The gender of marine turtles such as the leatherback, the largest species, is determined by the temperature of the sand on beaches where the eggs are laid. Hotter temperatures lead to higher numbers of females.

This disparity could threaten the survival of turtles. If temperatures rise too much, eggs could be danger of not hatching at all.

Rising sea levels and increased storms could also wash away nests and destroy nesting beaches.

Darwin’s frog

The frogs, named after Charles Darwin who first encountered them in 1834, are losing their temperate forest and wetland habitat in Chile and Argentina. Global warming is also making conditions favourable for the spread of the deadly Chytrid fungal disease.

Staghorn coral with damselfish on the coral reef in Cordelia Bank off Roatan in the Bay Islands of Honduras, Central America Credit: Antonio Busiello/WWF-US/PA

Warm-water coral reefs

Due to carbon emissions, corals are increasingly at risk from increased acidity and warming oceans – which leads to coral bleaching and potentially death.

Even if temperature rises are limited to 1.5C, there is likely to be 70%-90% declines in these corals by 2050. But at warming of 2C above pre-industrial levels, 99% will be lost, scientists warn.

Researchers have identified 50 resilient areas with the best chance of surviving, but they need temperature rises to be curbed to 1.5C to survive, WWF says.

A hippopotamus female and her calf submerged in a lily-covered pool in Kenya Credit: Shah/WWF/PA


Climate change is adding to the existing threats faced by hippos which live in rivers, lakes and wetlands in sub-Saharan Africa, such as river dams, agriculture, and hunting.

Rising temperatures, long droughts and erratic rainfall are reducing water levels and quality. Hippos are not well adapted to high temperatures out of water, making them vulnerable to drought conditions. Water scarcity also increases conflict with humans.

Arabica coffee

This species of coffee accounts for around 60% of global production of the much-loved drink, and thrives at annual temperatures of around 18C-22C (64.4F-71.6F), but does not cope well with warming conditions, low or unpredictable rainfall and extreme weather.

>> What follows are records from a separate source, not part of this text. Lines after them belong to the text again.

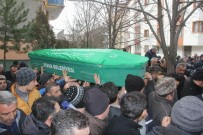 OTOBÜS ŞOFÖRÜ - Otobüs Şoförü Mesleği Bırakacakken Kazada Öldü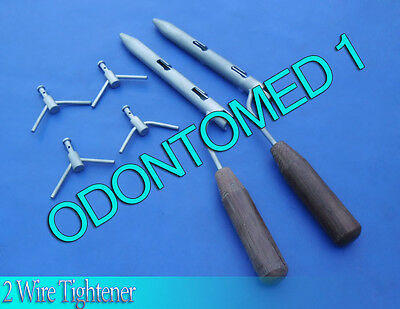 2 Wire Tightener Surgical Orthopedic Instruments new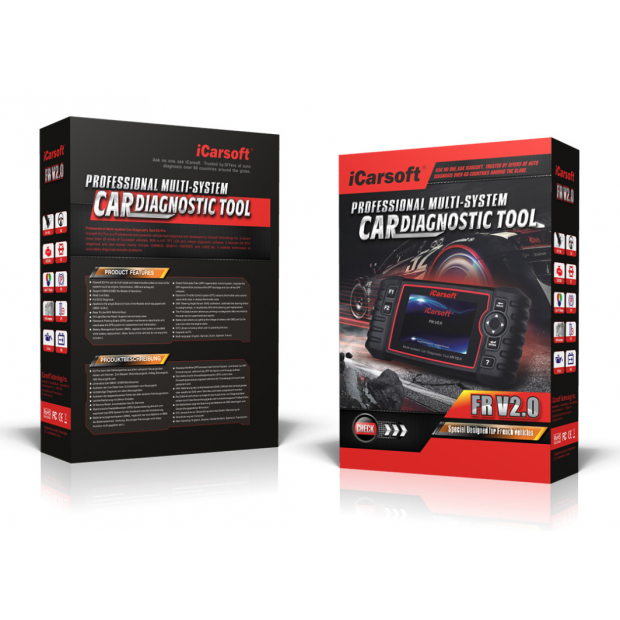 Machine Diagnosis Icarsoft FR V2.0 version 2019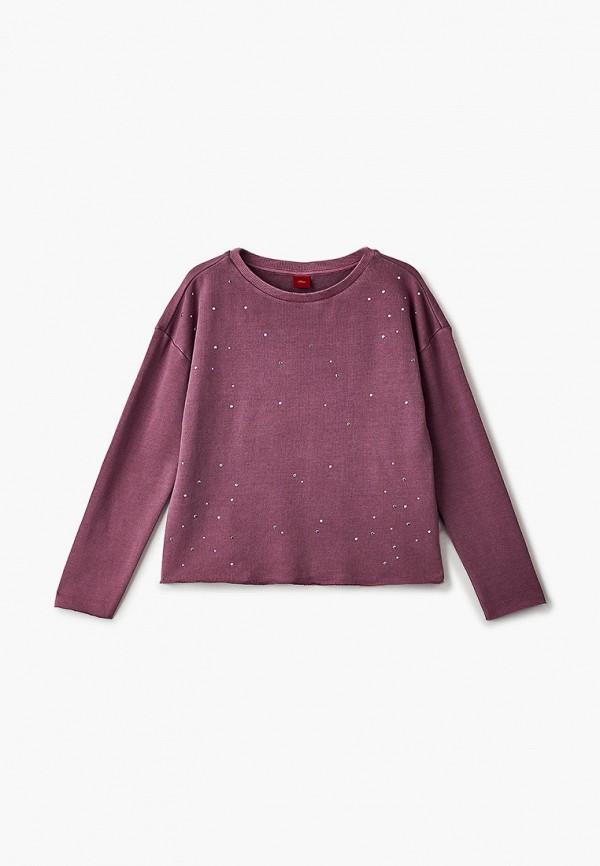 свитшот s.oliver для девочки, фиолетовый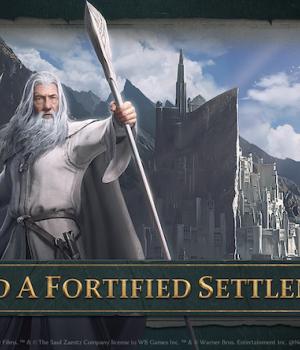 The Lord of the Rings: Rise to War Ekran Görüntüleri - 3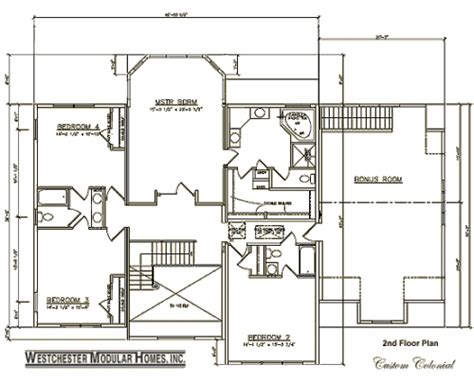 modular home modular home custom floor plans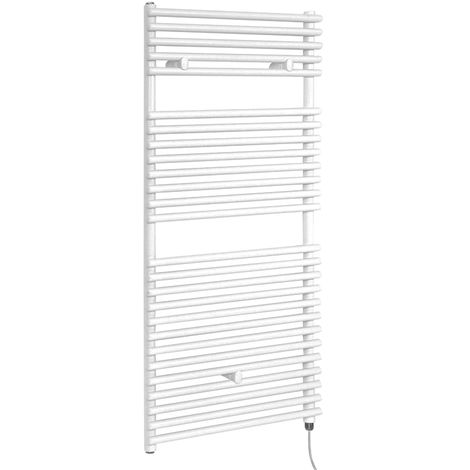 Milano Arno Electric - 1190mm x 450mm Modern Bar On Bar Heated Towel Rail Radiator - White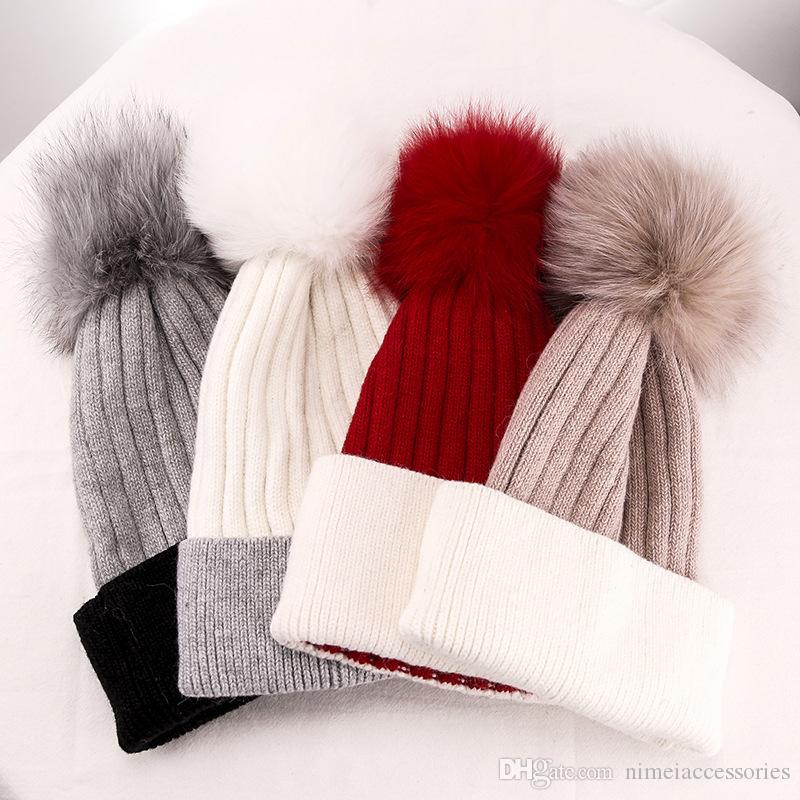 3e62184c29a Women Ladies Fashion Wool Blended Knitted Winter Hat with Turn Cuff And a  Real Genuine Fox Fur Hair Pom in Free Express Shipping LL-001 Wool Hat with  Pom ...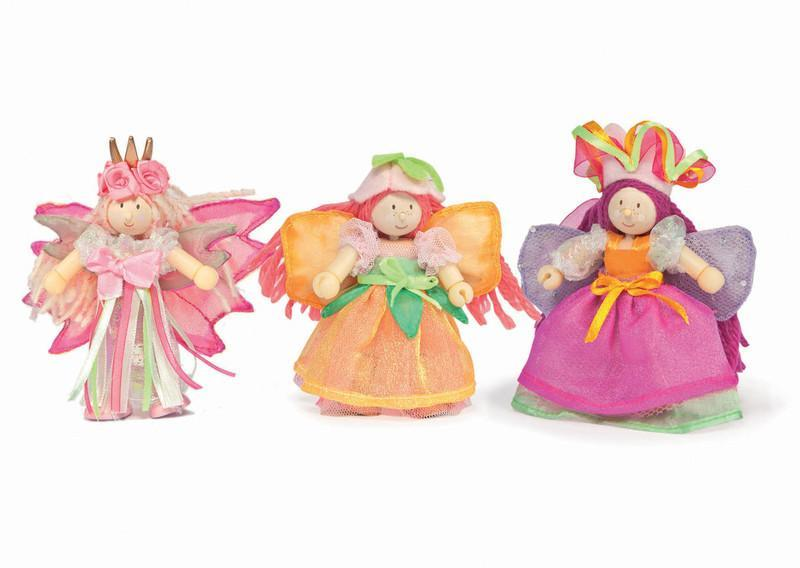 Le Toy Van Fairies & Pirates Garden Fairies Triple Pack Painted Wooden Budkins by Le Toy Van.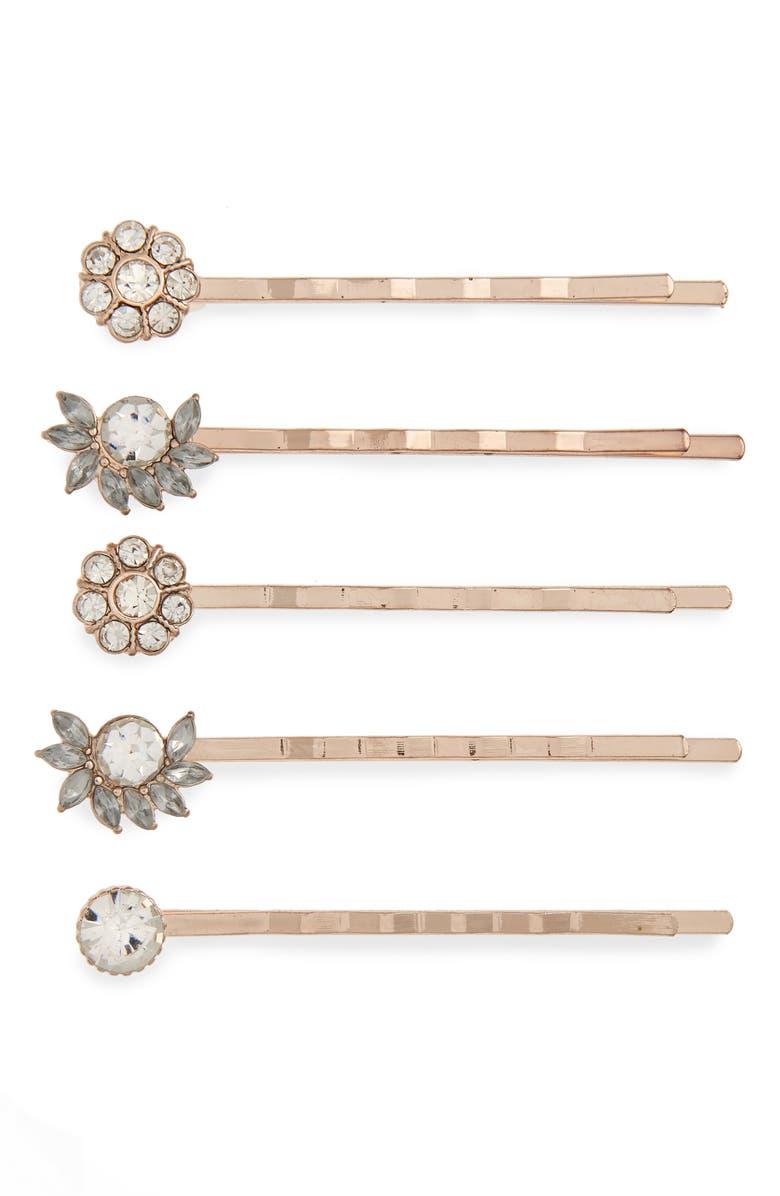 BP. 5-Pack Flower Hair Pins, Main, color, 710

The amount of land suitable for its production could drop significantly, the wild species that it comes from in Ethiopia is threatened by climate change, and higher temperatures make the coffee plants vulnerable to pests and diseases.

Black-headed squirrel monkey

This monkey is found in just an area of 336 square miles (870 square kilometres) of floodplain forest in the Brazilian Amazon.

Its home is expected disappear completely due to the combination of increased water levels, higher temperatures and extreme flooding.

The report said the future of this and other Amazon primates depends on protecting wildlife corridors that allow them to move to new homes, and urgent action to limit temperature rises to give them time to adapt to the changing conditions.